- Directions
Your response should consist of every line below, reproduced without alteration.

□ □ □ □ □ □ □

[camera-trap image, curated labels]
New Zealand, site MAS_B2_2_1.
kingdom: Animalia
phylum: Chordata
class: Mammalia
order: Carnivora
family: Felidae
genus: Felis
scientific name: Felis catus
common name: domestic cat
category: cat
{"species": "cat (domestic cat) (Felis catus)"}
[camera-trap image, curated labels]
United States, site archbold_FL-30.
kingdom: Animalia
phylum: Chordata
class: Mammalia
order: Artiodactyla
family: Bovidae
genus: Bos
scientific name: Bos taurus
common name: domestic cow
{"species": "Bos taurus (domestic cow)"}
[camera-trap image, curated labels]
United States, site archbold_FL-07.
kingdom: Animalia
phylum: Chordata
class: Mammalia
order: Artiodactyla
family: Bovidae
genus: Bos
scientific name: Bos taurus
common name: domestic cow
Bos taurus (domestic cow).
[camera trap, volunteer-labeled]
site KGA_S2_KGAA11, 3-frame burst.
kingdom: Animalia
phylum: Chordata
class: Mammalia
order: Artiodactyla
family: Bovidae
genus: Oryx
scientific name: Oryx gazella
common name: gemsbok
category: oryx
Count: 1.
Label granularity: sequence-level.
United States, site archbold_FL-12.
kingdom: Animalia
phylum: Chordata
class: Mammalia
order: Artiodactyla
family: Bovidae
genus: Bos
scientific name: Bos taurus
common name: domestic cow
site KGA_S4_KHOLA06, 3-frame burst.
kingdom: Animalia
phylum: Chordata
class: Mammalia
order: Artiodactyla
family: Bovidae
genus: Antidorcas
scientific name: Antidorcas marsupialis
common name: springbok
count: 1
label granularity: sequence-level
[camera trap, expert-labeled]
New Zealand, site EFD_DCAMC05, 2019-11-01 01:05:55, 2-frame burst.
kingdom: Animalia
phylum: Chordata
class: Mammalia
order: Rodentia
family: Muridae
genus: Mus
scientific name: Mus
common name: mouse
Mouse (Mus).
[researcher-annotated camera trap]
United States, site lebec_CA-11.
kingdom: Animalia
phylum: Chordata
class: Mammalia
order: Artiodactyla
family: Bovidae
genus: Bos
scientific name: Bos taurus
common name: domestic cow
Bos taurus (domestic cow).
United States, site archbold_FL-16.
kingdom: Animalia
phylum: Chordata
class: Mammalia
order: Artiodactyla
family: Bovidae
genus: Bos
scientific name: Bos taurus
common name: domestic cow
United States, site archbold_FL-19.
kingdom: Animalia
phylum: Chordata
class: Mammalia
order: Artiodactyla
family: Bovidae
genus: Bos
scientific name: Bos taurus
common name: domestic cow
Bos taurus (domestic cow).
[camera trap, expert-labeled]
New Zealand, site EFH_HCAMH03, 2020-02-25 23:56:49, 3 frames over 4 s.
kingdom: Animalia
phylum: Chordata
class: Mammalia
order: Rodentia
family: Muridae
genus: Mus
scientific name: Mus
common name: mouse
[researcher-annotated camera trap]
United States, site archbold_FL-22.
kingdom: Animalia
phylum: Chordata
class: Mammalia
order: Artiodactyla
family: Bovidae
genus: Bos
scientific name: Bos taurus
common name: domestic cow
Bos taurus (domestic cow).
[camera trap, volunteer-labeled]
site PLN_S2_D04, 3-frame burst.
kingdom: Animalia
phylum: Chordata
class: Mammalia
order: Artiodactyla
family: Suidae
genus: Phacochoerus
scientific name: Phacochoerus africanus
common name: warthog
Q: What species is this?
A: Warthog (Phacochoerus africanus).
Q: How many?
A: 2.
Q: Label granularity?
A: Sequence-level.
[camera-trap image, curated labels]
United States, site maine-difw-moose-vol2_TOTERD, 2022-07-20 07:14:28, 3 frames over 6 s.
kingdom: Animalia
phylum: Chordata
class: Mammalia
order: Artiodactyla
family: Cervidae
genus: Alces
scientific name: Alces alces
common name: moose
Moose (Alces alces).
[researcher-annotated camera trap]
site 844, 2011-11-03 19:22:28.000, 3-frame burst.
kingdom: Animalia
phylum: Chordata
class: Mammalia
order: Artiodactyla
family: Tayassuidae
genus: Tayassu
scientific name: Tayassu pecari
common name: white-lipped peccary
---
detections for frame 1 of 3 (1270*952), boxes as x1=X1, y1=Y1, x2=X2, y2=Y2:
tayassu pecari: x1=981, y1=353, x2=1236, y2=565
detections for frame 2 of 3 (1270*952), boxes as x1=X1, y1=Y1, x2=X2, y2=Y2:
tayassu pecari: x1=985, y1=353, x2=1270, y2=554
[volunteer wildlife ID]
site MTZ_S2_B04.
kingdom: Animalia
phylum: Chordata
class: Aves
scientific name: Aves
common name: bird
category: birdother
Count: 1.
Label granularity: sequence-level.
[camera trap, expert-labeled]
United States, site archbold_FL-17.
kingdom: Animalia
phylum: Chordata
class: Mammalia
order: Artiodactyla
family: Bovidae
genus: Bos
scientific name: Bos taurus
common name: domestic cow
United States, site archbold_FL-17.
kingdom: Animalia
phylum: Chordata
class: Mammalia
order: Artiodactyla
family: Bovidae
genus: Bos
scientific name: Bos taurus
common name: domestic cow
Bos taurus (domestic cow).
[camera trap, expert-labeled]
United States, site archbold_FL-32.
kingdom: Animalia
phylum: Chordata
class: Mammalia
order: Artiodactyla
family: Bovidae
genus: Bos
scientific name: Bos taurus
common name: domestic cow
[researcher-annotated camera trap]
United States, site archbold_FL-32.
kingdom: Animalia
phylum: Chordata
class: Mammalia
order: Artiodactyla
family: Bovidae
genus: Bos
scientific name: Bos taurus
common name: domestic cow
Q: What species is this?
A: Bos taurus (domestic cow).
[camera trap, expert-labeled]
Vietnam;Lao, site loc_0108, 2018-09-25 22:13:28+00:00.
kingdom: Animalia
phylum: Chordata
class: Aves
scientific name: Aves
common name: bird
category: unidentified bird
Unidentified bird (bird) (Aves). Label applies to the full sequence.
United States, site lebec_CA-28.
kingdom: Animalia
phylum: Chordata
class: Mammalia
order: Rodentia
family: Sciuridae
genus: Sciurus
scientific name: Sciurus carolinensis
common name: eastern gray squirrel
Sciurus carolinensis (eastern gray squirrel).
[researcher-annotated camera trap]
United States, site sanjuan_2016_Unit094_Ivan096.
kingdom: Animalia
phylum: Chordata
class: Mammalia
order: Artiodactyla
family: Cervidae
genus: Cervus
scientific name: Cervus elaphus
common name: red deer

□ □ □ □ □ □ □

- Answer box
[camera-trap image, curated labels]
New Zealand, site MAS_B2_2_1.
kingdom: Animalia
phylum: Chordata
class: Mammalia
order: Carnivora
family: Felidae
genus: Felis
scientific name: Felis catus
common name: domestic cat
category: cat
{"species": "cat (domestic cat) (Felis catus)"}
[camera-trap image, curated labels]
United States, site archbold_FL-30.
kingdom: Animalia
phylum: Chordata
class: Mammalia
order: Artiodactyla
family: Bovidae
genus: Bos
scientific name: Bos taurus
common name: domestic cow
{"species": "Bos taurus (domestic cow)"}
[camera-trap image, curated labels]
United States, site archbold_FL-07.
kingdom: Animalia
phylum: Chordata
class: Mammalia
order: Artiodactyla
family: Bovidae
genus: Bos
scientific name: Bos taurus
common name: domestic cow
Bos taurus (domestic cow).
[camera trap, volunteer-labeled]
site KGA_S2_KGAA11, 3-frame burst.
kingdom: Animalia
phylum: Chordata
class: Mammalia
order: Artiodactyla
family: Bovidae
genus: Oryx
scientific name: Oryx gazella
common name: gemsbok
category: oryx
Count: 1.
Label granularity: sequence-level.
United States, site archbold_FL-12.
kingdom: Animalia
phylum: Chordata
class: Mammalia
order: Artiodactyla
family: Bovidae
genus: Bos
scientific name: Bos taurus
common name: domestic cow
site KGA_S4_KHOLA06, 3-frame burst.
kingdom: Animalia
phylum: Chordata
class: Mammalia
order: Artiodactyla
family: Bovidae
genus: Antidorcas
scientific name: Antidorcas marsupialis
common name: springbok
count: 1
label granularity: sequence-level
[camera trap, expert-labeled]
New Zealand, site EFD_DCAMC05, 2019-11-01 01:05:55, 2-frame burst.
kingdom: Animalia
phylum: Chordata
class: Mammalia
order: Rodentia
family: Muridae
genus: Mus
scientific name: Mus
common name: mouse
Mouse (Mus).
[researcher-annotated camera trap]
United States, site lebec_CA-11.
kingdom: Animalia
phylum: Chordata
class: Mammalia
order: Artiodactyla
family: Bovidae
genus: Bos
scientific name: Bos taurus
common name: domestic cow
Bos taurus (domestic cow).
United States, site archbold_FL-16.
kingdom: Animalia
phylum: Chordata
class: Mammalia
order: Artiodactyla
family: Bovidae
genus: Bos
scientific name: Bos taurus
common name: domestic cow
United States, site archbold_FL-19.
kingdom: Animalia
phylum: Chordata
class: Mammalia
order: Artiodactyla
family: Bovidae
genus: Bos
scientific name: Bos taurus
common name: domestic cow
Bos taurus (domestic cow).
[camera trap, expert-labeled]
New Zealand, site EFH_HCAMH03, 2020-02-25 23:56:49, 3 frames over 4 s.
kingdom: Animalia
phylum: Chordata
class: Mammalia
order: Rodentia
family: Muridae
genus: Mus
scientific name: Mus
common name: mouse
[researcher-annotated camera trap]
United States, site archbold_FL-22.
kingdom: Animalia
phylum: Chordata
class: Mammalia
order: Artiodactyla
family: Bovidae
genus: Bos
scientific name: Bos taurus
common name: domestic cow
Bos taurus (domestic cow).
[camera trap, volunteer-labeled]
site PLN_S2_D04, 3-frame burst.
kingdom: Animalia
phylum: Chordata
class: Mammalia
order: Artiodactyla
family: Suidae
genus: Phacochoerus
scientific name: Phacochoerus africanus
common name: warthog
Q: What species is this?
A: Warthog (Phacochoerus africanus).
Q: How many?
A: 2.
Q: Label granularity?
A: Sequence-level.
[camera-trap image, curated labels]
United States, site maine-difw-moose-vol2_TOTERD, 2022-07-20 07:14:28, 3 frames over 6 s.
kingdom: Animalia
phylum: Chordata
class: Mammalia
order: Artiodactyla
family: Cervidae
genus: Alces
scientific name: Alces alces
common name: moose
Moose (Alces alces).
[researcher-annotated camera trap]
site 844, 2011-11-03 19:22:28.000, 3-frame burst.
kingdom: Animalia
phylum: Chordata
class: Mammalia
order: Artiodactyla
family: Tayassuidae
genus: Tayassu
scientific name: Tayassu pecari
common name: white-lipped peccary
---
detections for frame 1 of 3 (1270*952), boxes as x1=X1, y1=Y1, x2=X2, y2=Y2:
tayassu pecari: x1=981, y1=353, x2=1236, y2=565
detections for frame 2 of 3 (1270*952), boxes as x1=X1, y1=Y1, x2=X2, y2=Y2:
tayassu pecari: x1=985, y1=353, x2=1270, y2=554
[volunteer wildlife ID]
site MTZ_S2_B04.
kingdom: Animalia
phylum: Chordata
class: Aves
scientific name: Aves
common name: bird
category: birdother
Count: 1.
Label granularity: sequence-level.
[camera trap, expert-labeled]
United States, site archbold_FL-17.
kingdom: Animalia
phylum: Chordata
class: Mammalia
order: Artiodactyla
family: Bovidae
genus: Bos
scientific name: Bos taurus
common name: domestic cow
United States, site archbold_FL-17.
kingdom: Animalia
phylum: Chordata
class: Mammalia
order: Artiodactyla
family: Bovidae
genus: Bos
scientific name: Bos taurus
common name: domestic cow
Bos taurus (domestic cow).
[camera trap, expert-labeled]
United States, site archbold_FL-32.
kingdom: Animalia
phylum: Chordata
class: Mammalia
order: Artiodactyla
family: Bovidae
genus: Bos
scientific name: Bos taurus
common name: domestic cow
[researcher-annotated camera trap]
United States, site archbold_FL-32.
kingdom: Animalia
phylum: Chordata
class: Mammalia
order: Artiodactyla
family: Bovidae
genus: Bos
scientific name: Bos taurus
common name: domestic cow
Q: What species is this?
A: Bos taurus (domestic cow).
[camera trap, expert-labeled]
Vietnam;Lao, site loc_0108, 2018-09-25 22:13:28+00:00.
kingdom: Animalia
phylum: Chordata
class: Aves
scientific name: Aves
common name: bird
category: unidentified bird
Unidentified bird (bird) (Aves). Label applies to the full sequence.
United States, site lebec_CA-28.
kingdom: Animalia
phylum: Chordata
class: Mammalia
order: Rodentia
family: Sciuridae
genus: Sciurus
scientific name: Sciurus carolinensis
common name: eastern gray squirrel
Sciurus carolinensis (eastern gray squirrel).
[researcher-annotated camera trap]
United States, site sanjuan_2016_Unit094_Ivan096.
kingdom: Animalia
phylum: Chordata
class: Mammalia
order: Artiodactyla
family: Cervidae
genus: Cervus
scientific name: Cervus elaphus
common name: red deer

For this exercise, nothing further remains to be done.